The cannabis plant has a long and complicated history, being both honoured in herbal medicine and religious ceremonies — and outlawed as an illegal substance. This threepart series explores the lows and highs on the long journey toward cannabis legalization in Canada.
Medical Use Becomes Legal in Parts of the U.S.
California becomes the first U.S. state to legalize medical cannabis (as of 2019 it’s legal in 33, with 10 states allowing recreational use).
Canadian Terry Parker Wins His 23-year Court Battle to Use Medical Cannabis
Terrance Parker, a Toronto man with epileptic seizures, was first arrested in 1987 for cannabis possession but was acquitted due to “medical necessity,” as cannabis eases his condition (where two brain surgeries and various medications could not). In 1996, Parker is charged with possession, cultivation and trafficking for growing the plant. He appeals to the Canadian Charter of Rights and Freedoms and a judge rules in his favour. The Crown appeals the decision, but in 2000 the Ontario Court of Appeal finds the current cannabis law unconstitutional because it does not take medical use into account. The federal government must change the cannabis laws within one year — or the courts will begin dismissing possession charges.
Canada’s First Medical Cannabis Laws Allows Patients to Grow Their Own
The Marihuana Medical Access Regulations (MMAR) allows licensed patients (fewer than 100 to start) to grow their own cannabis or access it through Health Canada.
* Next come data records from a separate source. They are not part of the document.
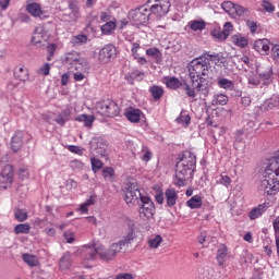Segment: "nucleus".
Returning <instances> with one entry per match:
<instances>
[{
  "label": "nucleus",
  "instance_id": "1",
  "mask_svg": "<svg viewBox=\"0 0 279 279\" xmlns=\"http://www.w3.org/2000/svg\"><path fill=\"white\" fill-rule=\"evenodd\" d=\"M190 84H184V92L190 98L195 99L197 93L203 97L210 95V87L213 83L208 80L210 75V62L204 60V57H199L191 61L187 66Z\"/></svg>",
  "mask_w": 279,
  "mask_h": 279
},
{
  "label": "nucleus",
  "instance_id": "2",
  "mask_svg": "<svg viewBox=\"0 0 279 279\" xmlns=\"http://www.w3.org/2000/svg\"><path fill=\"white\" fill-rule=\"evenodd\" d=\"M137 199H141L140 217L142 219H147V221L154 219V216L156 215V205L151 198L149 196H143L136 183L129 182L126 184L125 202L126 204H132V202H136Z\"/></svg>",
  "mask_w": 279,
  "mask_h": 279
},
{
  "label": "nucleus",
  "instance_id": "3",
  "mask_svg": "<svg viewBox=\"0 0 279 279\" xmlns=\"http://www.w3.org/2000/svg\"><path fill=\"white\" fill-rule=\"evenodd\" d=\"M197 167V156L191 150H184L175 165V182L177 186H185L186 180L193 178Z\"/></svg>",
  "mask_w": 279,
  "mask_h": 279
},
{
  "label": "nucleus",
  "instance_id": "4",
  "mask_svg": "<svg viewBox=\"0 0 279 279\" xmlns=\"http://www.w3.org/2000/svg\"><path fill=\"white\" fill-rule=\"evenodd\" d=\"M85 260H95L97 256H99L100 260H104L105 263H110V260H114V255L112 252H110V248L108 251H104V247L101 246H88L85 245Z\"/></svg>",
  "mask_w": 279,
  "mask_h": 279
},
{
  "label": "nucleus",
  "instance_id": "5",
  "mask_svg": "<svg viewBox=\"0 0 279 279\" xmlns=\"http://www.w3.org/2000/svg\"><path fill=\"white\" fill-rule=\"evenodd\" d=\"M96 110L101 117H117L119 114V105L112 99H106L96 104Z\"/></svg>",
  "mask_w": 279,
  "mask_h": 279
},
{
  "label": "nucleus",
  "instance_id": "6",
  "mask_svg": "<svg viewBox=\"0 0 279 279\" xmlns=\"http://www.w3.org/2000/svg\"><path fill=\"white\" fill-rule=\"evenodd\" d=\"M149 16H151V13L145 4L129 12V19L134 22V25H145L149 23Z\"/></svg>",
The federal government sets up the House of Commons Special Committee on Non-medical Use of Drugs and the Senate Special Committee on Illegal Drug Use, both of which recommend reforming cannabis possession and supply laws. Senate suggests going one step further and legalizing the production and sale of cannabis.
Prime Minister Chretien Introduces Bill that Would Decriminalize — The Bill Dies
Under Prime Minister Jean Chretien, the first federal cannabis decriminalization Bill (C‑38) is introduced, reducing the penalty for possession of up to 15 grams of cannabis to a civil fine, but the bill dies when government is halted. A similar Bill (C‑10) is introduced a year later with the same result.
Prohibitions Against the Possession and Production of Cannabis Ruled to be Invalid and a Licensed Producer System is Created
Ontario Superior Court Justice Donald Taliano rules the MMAR is constitutionally invalid because medical users who cannot access cannabis legally (and do so illegally) can be charged. The program is replaced by the Marihuana for Medical Purposes Regulations (MMPR), which creates a system of licensed cannabis producers. Medical patients (about 37,800 at this point) cannot grow their own plants and must register with a Licensed Producer.
Canadian Supreme Court Rules: Cannabis Restrictions Violate Freedom of Choice
After reviewing the 2009 case of B.C. baker Owen Smith, who was charged for possessing cannabis-infused cookies, massage oils and lip balms, the Supreme Court of Canada rules that restricting medical patients’ legal access to only dried cannabis flower violates their rights to consume cannabis in the form they choose. This decision opens the door for Licensed Producers to now be able to produce oils and other forms of cannabis.
Canadian Neil Allard Wins Patients the Right to Grow Their Own Cannabis Plants
Neil Allard and three other people from B.C. challenge the MMPR as violating their rights because patients cannot produce cannabis themselves, which is affordable to everyone. The Federal Court of Canada rules in Allard’s favour, and the law is revised once again, becoming the Access to Cannabis for Medical Purposes Regulations (ACMPR).
The Government Moves to Legalization
The Government of Canada proposes Bill C-45, or the Cannabis Act, which would legalize the possession, use, cultivation and purchase of limited amounts of cannabis by adults 18 years of age and older.